Passage to read =>
______________________________
College takes a heavy toll on a student’s mental health. The pressure of graduating on time, studying for exams and ultimately planning for a career can lead to increased anxiety, stress and even depression. But now, there’s a new item to add to the list: student loans.
A new study is one of the first to look at the link between student loans and mental health in young adults. Lead author Katrina Walsemann, an associate professor in the Department of Health Promotion, Education, and Behavior at the University of South Carolina, and her colleagues analyzed responses from 4,643 Americans born between 1980 and 1984. As the researchers suspected, the data show a clear trend: the higher the student’s loans, the poorer his or her mental health.
The respondents' psychological health was assessed via the Mental Health Inventory, a questionnaire that social scientists often use to measure a person’s psychological state. It asks how often a person felt nervous, calm and peaceful, downhearted and blue, happy, and down in the dumps over the past month.
______________________________
Dataset excerpts =>
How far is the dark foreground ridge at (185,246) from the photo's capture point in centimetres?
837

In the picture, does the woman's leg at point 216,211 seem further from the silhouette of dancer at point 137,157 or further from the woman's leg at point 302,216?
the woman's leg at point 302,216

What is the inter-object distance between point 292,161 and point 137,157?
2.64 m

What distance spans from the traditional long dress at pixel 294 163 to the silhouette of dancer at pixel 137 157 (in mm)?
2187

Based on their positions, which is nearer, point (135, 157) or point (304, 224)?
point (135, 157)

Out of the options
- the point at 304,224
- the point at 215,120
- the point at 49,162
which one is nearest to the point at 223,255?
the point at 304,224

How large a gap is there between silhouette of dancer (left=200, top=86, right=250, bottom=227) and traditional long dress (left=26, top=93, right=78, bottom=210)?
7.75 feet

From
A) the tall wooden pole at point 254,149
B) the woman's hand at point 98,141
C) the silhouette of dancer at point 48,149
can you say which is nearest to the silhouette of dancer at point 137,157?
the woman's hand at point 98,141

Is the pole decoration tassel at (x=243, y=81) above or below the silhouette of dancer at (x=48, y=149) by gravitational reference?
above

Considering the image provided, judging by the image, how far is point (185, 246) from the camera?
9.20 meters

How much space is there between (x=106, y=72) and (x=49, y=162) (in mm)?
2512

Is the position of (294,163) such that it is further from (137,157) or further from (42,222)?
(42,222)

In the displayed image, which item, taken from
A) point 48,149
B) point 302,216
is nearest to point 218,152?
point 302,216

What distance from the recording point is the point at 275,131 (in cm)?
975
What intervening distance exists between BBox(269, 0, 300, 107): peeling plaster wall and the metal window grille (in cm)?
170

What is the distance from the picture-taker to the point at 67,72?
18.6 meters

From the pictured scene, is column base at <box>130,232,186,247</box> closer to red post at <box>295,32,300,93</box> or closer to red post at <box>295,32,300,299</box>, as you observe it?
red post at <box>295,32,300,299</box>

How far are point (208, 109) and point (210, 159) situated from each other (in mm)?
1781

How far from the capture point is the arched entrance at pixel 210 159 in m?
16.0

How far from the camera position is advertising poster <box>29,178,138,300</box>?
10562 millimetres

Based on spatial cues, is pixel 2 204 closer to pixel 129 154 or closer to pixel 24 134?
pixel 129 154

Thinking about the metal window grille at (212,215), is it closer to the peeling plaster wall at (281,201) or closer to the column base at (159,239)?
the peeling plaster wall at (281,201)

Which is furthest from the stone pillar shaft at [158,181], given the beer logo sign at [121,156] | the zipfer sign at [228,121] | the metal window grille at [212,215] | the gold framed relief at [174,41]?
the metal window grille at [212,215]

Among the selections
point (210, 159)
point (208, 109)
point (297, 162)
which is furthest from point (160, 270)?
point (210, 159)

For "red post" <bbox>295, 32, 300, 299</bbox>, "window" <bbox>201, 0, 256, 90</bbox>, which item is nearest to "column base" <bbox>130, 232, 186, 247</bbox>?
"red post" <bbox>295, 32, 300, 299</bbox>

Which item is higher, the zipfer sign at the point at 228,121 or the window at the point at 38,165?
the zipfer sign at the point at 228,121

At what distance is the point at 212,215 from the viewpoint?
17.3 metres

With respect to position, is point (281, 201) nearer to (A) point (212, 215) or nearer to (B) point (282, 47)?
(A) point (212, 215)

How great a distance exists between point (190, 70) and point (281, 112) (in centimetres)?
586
______________________________
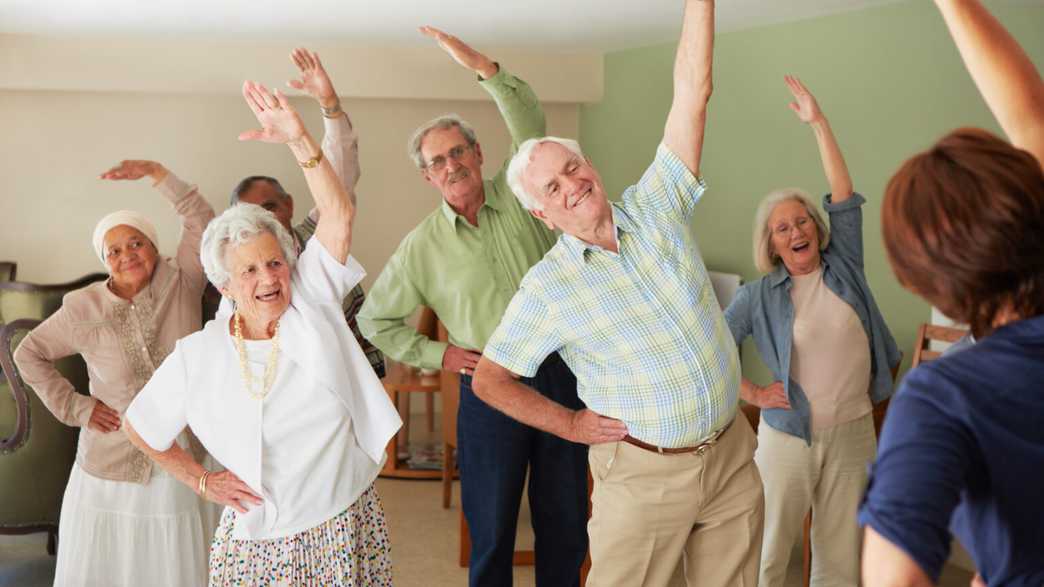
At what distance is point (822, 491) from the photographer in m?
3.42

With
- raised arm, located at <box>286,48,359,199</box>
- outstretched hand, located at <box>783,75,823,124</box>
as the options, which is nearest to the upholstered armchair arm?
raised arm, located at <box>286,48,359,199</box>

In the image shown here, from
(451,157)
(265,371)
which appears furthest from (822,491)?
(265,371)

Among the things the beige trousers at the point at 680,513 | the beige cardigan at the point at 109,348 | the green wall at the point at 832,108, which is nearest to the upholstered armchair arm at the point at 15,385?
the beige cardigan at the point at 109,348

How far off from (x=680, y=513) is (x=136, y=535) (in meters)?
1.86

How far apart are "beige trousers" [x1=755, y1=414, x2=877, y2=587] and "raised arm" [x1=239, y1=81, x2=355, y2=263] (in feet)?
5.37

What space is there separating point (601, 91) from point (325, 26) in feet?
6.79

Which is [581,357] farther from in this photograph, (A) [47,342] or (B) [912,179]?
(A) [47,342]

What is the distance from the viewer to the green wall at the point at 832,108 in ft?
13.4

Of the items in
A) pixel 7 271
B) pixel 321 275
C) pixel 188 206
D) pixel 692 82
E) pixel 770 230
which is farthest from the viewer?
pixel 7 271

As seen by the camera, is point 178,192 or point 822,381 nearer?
______________________________
Complete the following =>
1. Reproduce the text on student loans and mental health word for word, from "College takes a" to "her mental health.".
2. According to the text on student loans and mental health, why does college take a heavy toll on a student's mental health? Answer in one to three sentences.
3. Write the next part of the text on student loans and mental health, beginning after its final sentence.

Responses by item number =>
1.
College takes a heavy toll on a student’s mental health. The pressure of graduating on time, studying for exams and ultimately planning for a career can lead to increased anxiety, stress and even depression. But now, there’s a new item to add to the list: student loans.
A new study is one of the first to look at the link between student loans and mental health in young adults. Lead author Katrina Walsemann, an associate professor in the Department of Health Promotion, Education, and Behavior at the University of South Carolina, and her colleagues analyzed responses from 4,643 Americans born between 1980 and 1984. As the researchers suspected, the data show a clear trend: the higher the student’s loans, the poorer his or her mental health.

2. The pressure of graduating on time, studying for exams and planning for a career can lead to increased anxiety, stress and even depression. The text adds student loans to this list, since a study found that higher loans go with poorer mental health.

3.
The researchers also factored in a number of issues, such as the respondent’s current occupation, household income and highest level of education completed. They found that the only defining factor was the amount of loans in a person’s name; loans with higher amounts took a higher toll on that person’s mental health.
Surprisingly, student debt affected mental health regardless of a person's socio-economic situation, Walsemann told Live Science. So, for instance, if a surgeon and a kindergarten teacher borrowed equal amounts of student loans, they were likely equally as concerned about paying back those loans.
Walsemann and her colleagues found the average amount of student loans across their sample to be roughly $5,500 for students graduating as early as 2002 and as late as 2010. But, this number has dramatically worsened in recent years. In 2011, for example, 4 out of 10 graduating college seniors were leaving school with student loans averaging $23,300. And by 2013, 7 out of 10 graduating college seniors owed $28,000, on average, according to the Project on Student Debt.
There was one factor, however, that actually caused a reversal in the results. If a student was from a low-income family, his or her mental health actually improved with higher student loans. It’s likely that the loans helped the student earn a higher social standing, which helped increase that person's overall happiness, the researchers said.
“If student loans provide a vehicle for people who are coming from disadvantaged families to get a college degree, these student loans would help them become upwardly mobile and that might be important for their mental health,” Walsemann said.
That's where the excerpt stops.